▶ _SOURCE INFORMATION_
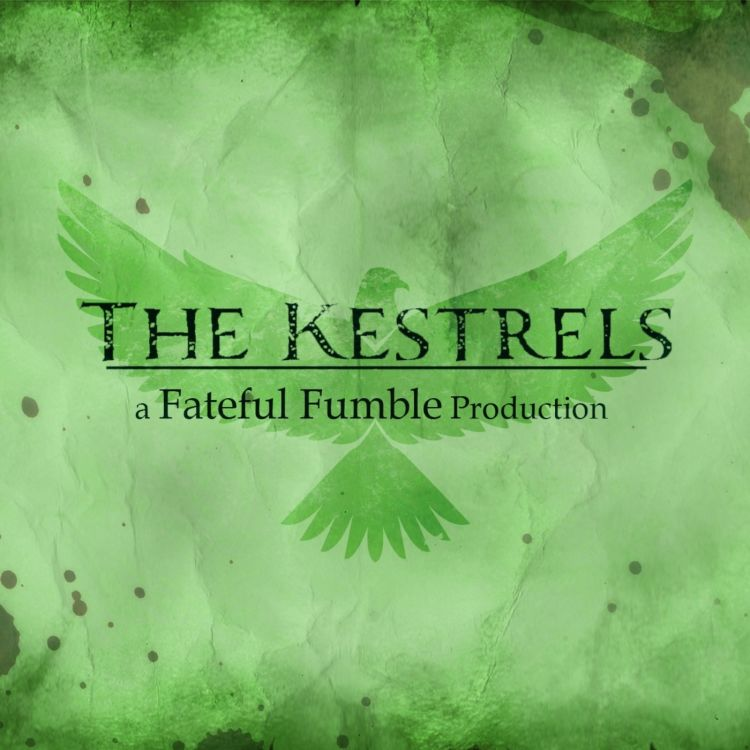 cover art for The Kestrels Ep. 25 - The Hounds of Brandol part 1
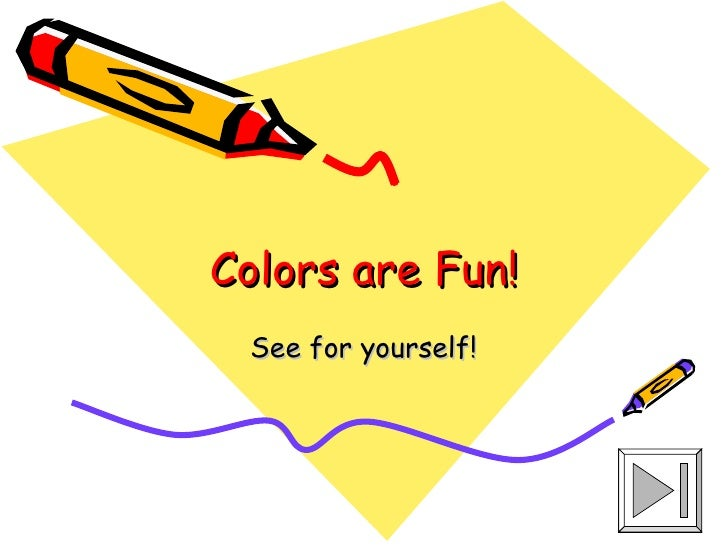 Colors are Fun! See for yourself!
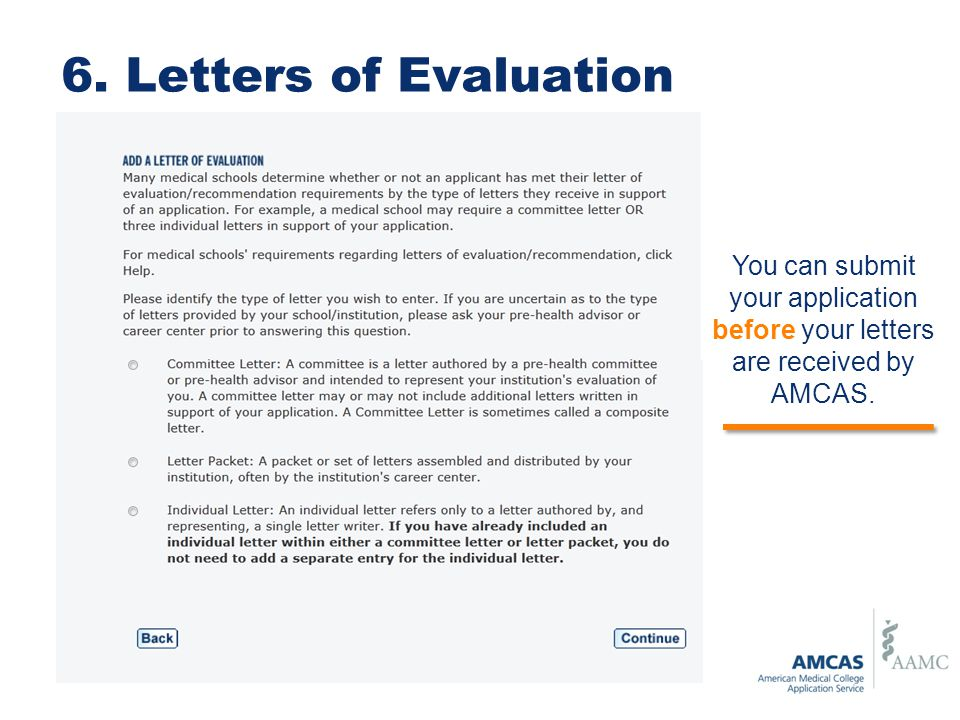 6. Letters of Evaluation You can submit your application before your letters are received by AMCAS.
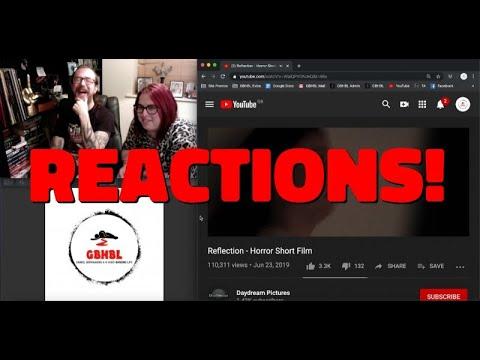 GBHBL Reactions: Reflection (Horror Short)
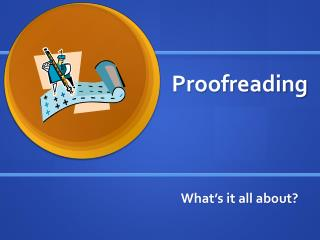 Proofreading What�s it all about?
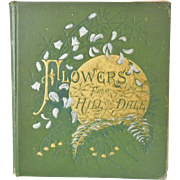 """Antique Hardbound Book - """"Flowers from Hill and Dale"""""""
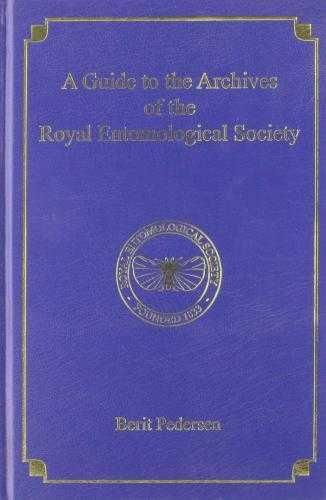 A Guide to the Archives of the Royal Entomological Society, Fenwick, Simon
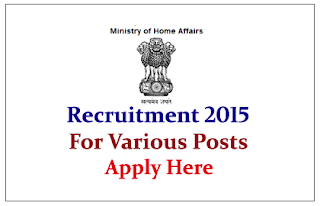 Ministry of Home Affairs Hiring for the post of Chief Architect Technology/Security Manager 2015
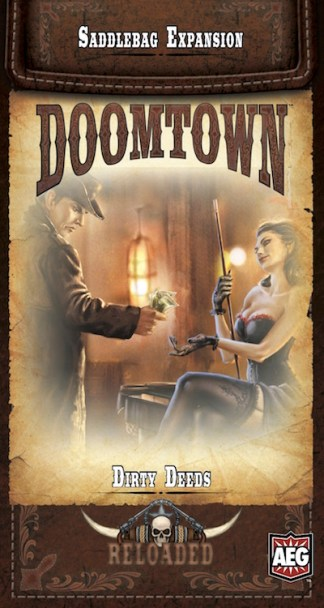 Doomtown Reloaded Dirty Deeds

▶ _WORK TO COMPLETE_
Could each line of the data be written out exactly, with no pictures included?

▶ _EXPECTED OUTPUT_
 cover art for The Kestrels Ep. 25 - The Hounds of Brandol part 1
 Colors are Fun! See for yourself!
 6. Letters of Evaluation You can submit your application before your letters are received by AMCAS.
 GBHBL Reactions: Reflection (Horror Short)
 Proofreading What�s it all about?
 """Antique Hardbound Book - """"Flowers from Hill and Dale"""""""
 A Guide to the Archives of the Royal Entomological Society, Fenwick, Simon
 Ministry of Home Affairs Hiring for the post of Chief Architect Technology/Security Manager 2015
 Doomtown Reloaded Dirty Deeds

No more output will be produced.